Hi, > (In reply to Andre Heinecke from comment #1) > > Kleopatra uses QLocale::ShortFormat for dates. > > Correct. Says so in the title of this bug report. As far as I understood you the original report was about: "(e.g., Thu 28 Jan)" So not including the Year and this is what you meant by ambiguous. Which I took down as "Bad configuration" > > I think this is the correct behavior respecting the users settings. > > Which is why this bug report says the expected format should be either "a > full date according to locale (but that's ambiguous thanks to Americans > being weird like that), or perhaps better, an ISO-8601 date". Why do you think a short date is ambiguous? It's the same date but in a different format. > I do not expect Kleopatra to offer options beyond what is provided by the > system-wide locale settings, so using QLocale::LongFormat would be fine, but > at the moment the interface is pretty useless since it does not allow you to > unambiguously determine certificate validity dates due to using an > inappropriate date format. > > Can you tell me how do *you* check your certificates' expiry dates in > Kleopatra? Again, I do not understand what you find so ambiguous about short dates. On my system the short format is (DD/MM/YYYY). While the Long format would include Weekday, and Month name. Including Weekday and Month I would find unnecessary information in Kleopatra and would help further clutter the interface. > And thank you so much for allowing the opportunity to respond before closing > the ticket, by the way. You can always respond (as you did) even to closed or resolved tickets. If one does not change the status directly tickets tend to "rot" in my experience.

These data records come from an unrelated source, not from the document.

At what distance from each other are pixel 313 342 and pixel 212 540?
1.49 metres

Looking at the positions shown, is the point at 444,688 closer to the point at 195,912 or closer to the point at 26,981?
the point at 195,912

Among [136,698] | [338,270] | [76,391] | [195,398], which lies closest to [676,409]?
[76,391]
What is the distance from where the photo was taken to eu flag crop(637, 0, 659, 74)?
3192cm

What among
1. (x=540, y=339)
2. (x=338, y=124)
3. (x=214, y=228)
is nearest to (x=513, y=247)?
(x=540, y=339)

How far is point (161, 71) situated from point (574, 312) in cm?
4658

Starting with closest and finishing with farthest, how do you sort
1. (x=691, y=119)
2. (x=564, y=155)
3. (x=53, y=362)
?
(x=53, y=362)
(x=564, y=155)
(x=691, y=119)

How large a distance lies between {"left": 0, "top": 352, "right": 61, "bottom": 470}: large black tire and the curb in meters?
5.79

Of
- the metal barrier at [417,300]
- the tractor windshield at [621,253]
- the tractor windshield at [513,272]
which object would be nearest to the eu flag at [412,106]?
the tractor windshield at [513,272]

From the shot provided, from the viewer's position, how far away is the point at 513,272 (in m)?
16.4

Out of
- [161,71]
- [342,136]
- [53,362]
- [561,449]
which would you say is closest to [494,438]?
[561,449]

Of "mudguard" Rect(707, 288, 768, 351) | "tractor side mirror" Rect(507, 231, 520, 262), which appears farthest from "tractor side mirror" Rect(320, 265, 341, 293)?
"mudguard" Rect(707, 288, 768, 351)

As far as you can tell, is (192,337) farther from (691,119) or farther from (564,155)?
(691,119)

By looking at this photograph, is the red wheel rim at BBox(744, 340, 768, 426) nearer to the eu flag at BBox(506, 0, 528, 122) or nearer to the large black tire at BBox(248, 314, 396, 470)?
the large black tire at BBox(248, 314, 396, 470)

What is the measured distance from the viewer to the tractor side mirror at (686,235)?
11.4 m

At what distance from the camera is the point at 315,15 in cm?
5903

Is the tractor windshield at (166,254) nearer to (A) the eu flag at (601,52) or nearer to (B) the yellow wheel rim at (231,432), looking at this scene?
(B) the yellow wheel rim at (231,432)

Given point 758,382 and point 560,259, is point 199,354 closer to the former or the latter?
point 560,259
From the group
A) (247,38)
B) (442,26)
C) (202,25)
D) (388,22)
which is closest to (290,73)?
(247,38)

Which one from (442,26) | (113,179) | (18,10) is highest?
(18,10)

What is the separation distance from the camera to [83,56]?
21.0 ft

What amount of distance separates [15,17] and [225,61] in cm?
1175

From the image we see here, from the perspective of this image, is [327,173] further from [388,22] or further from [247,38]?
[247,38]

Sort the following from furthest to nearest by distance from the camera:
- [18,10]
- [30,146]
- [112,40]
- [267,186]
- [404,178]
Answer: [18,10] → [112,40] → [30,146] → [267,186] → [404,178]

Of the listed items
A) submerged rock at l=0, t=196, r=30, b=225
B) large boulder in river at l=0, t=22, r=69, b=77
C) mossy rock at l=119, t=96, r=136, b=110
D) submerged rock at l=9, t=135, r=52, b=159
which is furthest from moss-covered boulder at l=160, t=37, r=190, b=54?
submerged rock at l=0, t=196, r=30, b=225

(In reply to Andre Heinecke from comment #3) > As far as I understood you the original report was about: "(e.g., Thu 28 > Jan)" So not including the Year and this is what you meant by ambiguous. Correct. > Which I took down as "Bad configuration" Ok, this is what happened: before the last update to my system (I am running Tumbleweed, currently on 20160126), the default short date format for my locale (en_GB) was as mentioned above (Thu 28 Jan). It has since changed to 28/01/2016, which is what you are seeing, and so am I now on this machine (though not on my OpenSUSE 13.1 box, though at least I can actually change the defaults in System Configuration, as opposed to KDE5 (bug #340982 refers). So all in all, you're correct that this bug should be closed insofar as the default short date format now does display the year (thus resolving the ambiguity) and the long date format would be too unwieldy. > You can always respond (as you did) even to closed or resolved tickets. If > one does not change the status directly tickets tend to "rot" in my > experience. Yeah, I know. I leave mine open for a few days after last comment unless I'm in direct contact with the reporter. It does increase workload a bit though.